Giuliano F. Panza, head of the Structure and Non-linear Dynamics of the Earth (SAND) group, has been appointed honorary professor of the Institute of Geophysics, China Earthquake Administration, Beijing. Panza has been chosen for his "outstanding contribution to seismology, especially in the fields of earthquake hazard and strong ground motion as well as intermediate-term earthquake forecasting." The award ceremony will take place in Beijing on 23 July.

Karl-Goran Maler, professor of economics at the Stockholm School of Economics and director of The Beijer International Institute of Ecological Economics in Sweden, and co-organiser of the ecological and environmental economics research and training activity at ICTP, will receive a lifetime achievement award from the European Association of Environmental and Resource Economists (EAERE). Mäler will share the award with David Pearce, professor of economics at University College London, UK. The award is given to individuals who have made outstanding contributions to scholarship, institutional development and the communication and dissemination of ideas.

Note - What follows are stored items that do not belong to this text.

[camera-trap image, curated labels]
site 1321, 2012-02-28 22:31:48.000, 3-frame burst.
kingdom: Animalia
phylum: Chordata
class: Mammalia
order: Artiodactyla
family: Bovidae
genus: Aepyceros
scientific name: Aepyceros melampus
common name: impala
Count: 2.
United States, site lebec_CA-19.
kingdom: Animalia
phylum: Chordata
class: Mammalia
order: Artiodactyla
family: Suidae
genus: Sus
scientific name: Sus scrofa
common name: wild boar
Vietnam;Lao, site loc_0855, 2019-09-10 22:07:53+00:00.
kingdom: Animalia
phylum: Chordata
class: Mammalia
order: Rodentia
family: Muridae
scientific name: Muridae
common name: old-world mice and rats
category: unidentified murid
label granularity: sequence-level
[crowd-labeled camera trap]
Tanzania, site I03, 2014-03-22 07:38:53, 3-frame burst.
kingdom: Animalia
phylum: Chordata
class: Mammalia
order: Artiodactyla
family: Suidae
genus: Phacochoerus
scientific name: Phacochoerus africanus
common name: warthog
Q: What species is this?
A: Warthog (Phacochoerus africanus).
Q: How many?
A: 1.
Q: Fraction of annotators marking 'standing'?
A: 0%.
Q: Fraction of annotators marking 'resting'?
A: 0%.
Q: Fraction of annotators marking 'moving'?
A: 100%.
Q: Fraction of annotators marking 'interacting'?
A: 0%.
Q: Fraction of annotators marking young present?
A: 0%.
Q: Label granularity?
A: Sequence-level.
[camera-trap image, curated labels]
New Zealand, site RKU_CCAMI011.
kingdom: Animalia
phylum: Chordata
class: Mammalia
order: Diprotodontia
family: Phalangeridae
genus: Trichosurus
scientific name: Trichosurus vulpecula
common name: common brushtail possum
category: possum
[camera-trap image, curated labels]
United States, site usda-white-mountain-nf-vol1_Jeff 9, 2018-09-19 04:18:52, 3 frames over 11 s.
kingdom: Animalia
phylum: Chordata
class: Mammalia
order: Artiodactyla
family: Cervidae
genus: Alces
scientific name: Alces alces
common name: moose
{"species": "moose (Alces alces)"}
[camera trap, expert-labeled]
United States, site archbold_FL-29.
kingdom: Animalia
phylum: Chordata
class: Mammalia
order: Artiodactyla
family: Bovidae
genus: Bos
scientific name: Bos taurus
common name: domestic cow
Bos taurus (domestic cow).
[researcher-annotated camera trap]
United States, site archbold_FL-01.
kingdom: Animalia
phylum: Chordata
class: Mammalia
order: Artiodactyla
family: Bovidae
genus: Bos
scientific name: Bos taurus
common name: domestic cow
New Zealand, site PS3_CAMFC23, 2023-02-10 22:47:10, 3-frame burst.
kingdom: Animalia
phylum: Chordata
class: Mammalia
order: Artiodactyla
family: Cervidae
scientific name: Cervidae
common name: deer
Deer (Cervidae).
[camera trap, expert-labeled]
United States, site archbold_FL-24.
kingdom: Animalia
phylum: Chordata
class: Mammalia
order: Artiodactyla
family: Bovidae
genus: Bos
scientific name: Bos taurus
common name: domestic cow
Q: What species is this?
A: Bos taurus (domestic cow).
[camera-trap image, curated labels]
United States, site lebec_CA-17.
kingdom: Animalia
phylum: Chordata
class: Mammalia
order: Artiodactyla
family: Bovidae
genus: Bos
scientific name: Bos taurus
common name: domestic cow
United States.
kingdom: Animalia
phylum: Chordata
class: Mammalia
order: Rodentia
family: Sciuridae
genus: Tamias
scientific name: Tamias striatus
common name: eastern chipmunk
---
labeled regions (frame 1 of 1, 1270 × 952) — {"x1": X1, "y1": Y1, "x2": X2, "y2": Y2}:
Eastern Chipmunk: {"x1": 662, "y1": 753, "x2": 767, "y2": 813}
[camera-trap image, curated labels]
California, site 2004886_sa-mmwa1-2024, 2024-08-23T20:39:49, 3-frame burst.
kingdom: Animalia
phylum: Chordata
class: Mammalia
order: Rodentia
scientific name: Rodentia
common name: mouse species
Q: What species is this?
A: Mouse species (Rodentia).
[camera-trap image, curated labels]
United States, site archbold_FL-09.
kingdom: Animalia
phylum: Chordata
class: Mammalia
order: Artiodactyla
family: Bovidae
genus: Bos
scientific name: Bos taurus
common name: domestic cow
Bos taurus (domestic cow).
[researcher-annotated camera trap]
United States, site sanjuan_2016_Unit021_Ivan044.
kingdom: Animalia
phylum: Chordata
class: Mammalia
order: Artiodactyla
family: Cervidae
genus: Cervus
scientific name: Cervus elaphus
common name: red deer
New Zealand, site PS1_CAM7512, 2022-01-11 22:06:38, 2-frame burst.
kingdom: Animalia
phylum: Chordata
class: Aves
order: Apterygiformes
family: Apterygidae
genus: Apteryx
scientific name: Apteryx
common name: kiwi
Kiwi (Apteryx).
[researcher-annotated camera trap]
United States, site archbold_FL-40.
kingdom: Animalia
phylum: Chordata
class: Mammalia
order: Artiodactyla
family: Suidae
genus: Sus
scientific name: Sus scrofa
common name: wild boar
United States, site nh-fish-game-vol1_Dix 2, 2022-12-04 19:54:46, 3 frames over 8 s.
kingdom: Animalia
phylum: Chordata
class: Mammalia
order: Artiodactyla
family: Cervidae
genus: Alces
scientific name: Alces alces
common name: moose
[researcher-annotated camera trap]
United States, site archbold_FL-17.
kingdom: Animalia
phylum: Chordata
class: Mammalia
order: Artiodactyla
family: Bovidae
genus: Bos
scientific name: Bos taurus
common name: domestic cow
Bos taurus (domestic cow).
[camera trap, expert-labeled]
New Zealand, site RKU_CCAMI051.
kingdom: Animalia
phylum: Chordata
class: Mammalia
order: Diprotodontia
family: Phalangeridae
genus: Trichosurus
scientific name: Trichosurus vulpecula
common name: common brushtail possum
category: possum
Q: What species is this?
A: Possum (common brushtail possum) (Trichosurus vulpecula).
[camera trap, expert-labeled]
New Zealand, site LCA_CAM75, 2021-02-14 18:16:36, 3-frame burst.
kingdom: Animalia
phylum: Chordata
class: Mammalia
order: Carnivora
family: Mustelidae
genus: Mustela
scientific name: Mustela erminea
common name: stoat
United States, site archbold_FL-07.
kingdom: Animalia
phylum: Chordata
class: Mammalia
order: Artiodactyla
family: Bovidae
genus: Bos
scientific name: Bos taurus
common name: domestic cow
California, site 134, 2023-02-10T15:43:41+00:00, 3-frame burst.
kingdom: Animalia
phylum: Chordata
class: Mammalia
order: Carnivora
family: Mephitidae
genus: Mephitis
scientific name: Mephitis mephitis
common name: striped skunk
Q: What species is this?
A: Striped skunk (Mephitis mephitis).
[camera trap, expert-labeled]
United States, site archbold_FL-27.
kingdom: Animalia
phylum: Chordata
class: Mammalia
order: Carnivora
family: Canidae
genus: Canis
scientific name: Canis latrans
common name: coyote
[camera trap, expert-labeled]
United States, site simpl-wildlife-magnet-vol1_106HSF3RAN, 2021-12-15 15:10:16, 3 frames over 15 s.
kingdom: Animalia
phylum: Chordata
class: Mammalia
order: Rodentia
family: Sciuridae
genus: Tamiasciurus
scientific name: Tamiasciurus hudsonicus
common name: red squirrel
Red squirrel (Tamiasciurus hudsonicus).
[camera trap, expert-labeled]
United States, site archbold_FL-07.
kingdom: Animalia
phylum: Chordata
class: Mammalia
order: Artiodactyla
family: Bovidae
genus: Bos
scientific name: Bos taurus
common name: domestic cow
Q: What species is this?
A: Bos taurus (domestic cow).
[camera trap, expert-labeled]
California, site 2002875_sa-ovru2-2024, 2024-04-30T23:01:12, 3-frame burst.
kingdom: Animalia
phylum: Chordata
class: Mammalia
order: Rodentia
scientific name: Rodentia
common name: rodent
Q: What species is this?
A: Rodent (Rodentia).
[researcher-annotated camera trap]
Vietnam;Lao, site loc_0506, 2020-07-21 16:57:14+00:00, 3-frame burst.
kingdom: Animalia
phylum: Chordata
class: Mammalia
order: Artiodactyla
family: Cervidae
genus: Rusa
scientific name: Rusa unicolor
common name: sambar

Charles Townes, who shared the Nobel Prize for Physics in 1964 for his work in quantum electronics that led to the construction of the first lasers, has been named the winner of the $1.5 million Templeton Prize. The announcement took place at a press conference at the United Nations headquarters on 9 March. The Templeton Prize, which was established in 1972 by the inventor and philanthropist Sir John Templeton, is awarded annually to those pursuing and writing about spiritual matters. Previous winners include Mother Teresa (who was awarded the first Templeton Prize in 1973), Russian writer Aleksandr Solzhenitsyn and scientists Carl Friedrich von Weizsäcker, Paul Davies, Freeman Dyson, and George F.R. Ellis (last year. See "Going Home," News from ICTP, Winter 2003-2004, p. 14). Townes, a professor of physics at the University of California, Berkeley, visited ICTP in 1968 and 1972. As The New York Times recently noted, Townes, 89, "has long argued that those old antagonists science and religion are more alike than different and are destined to merge."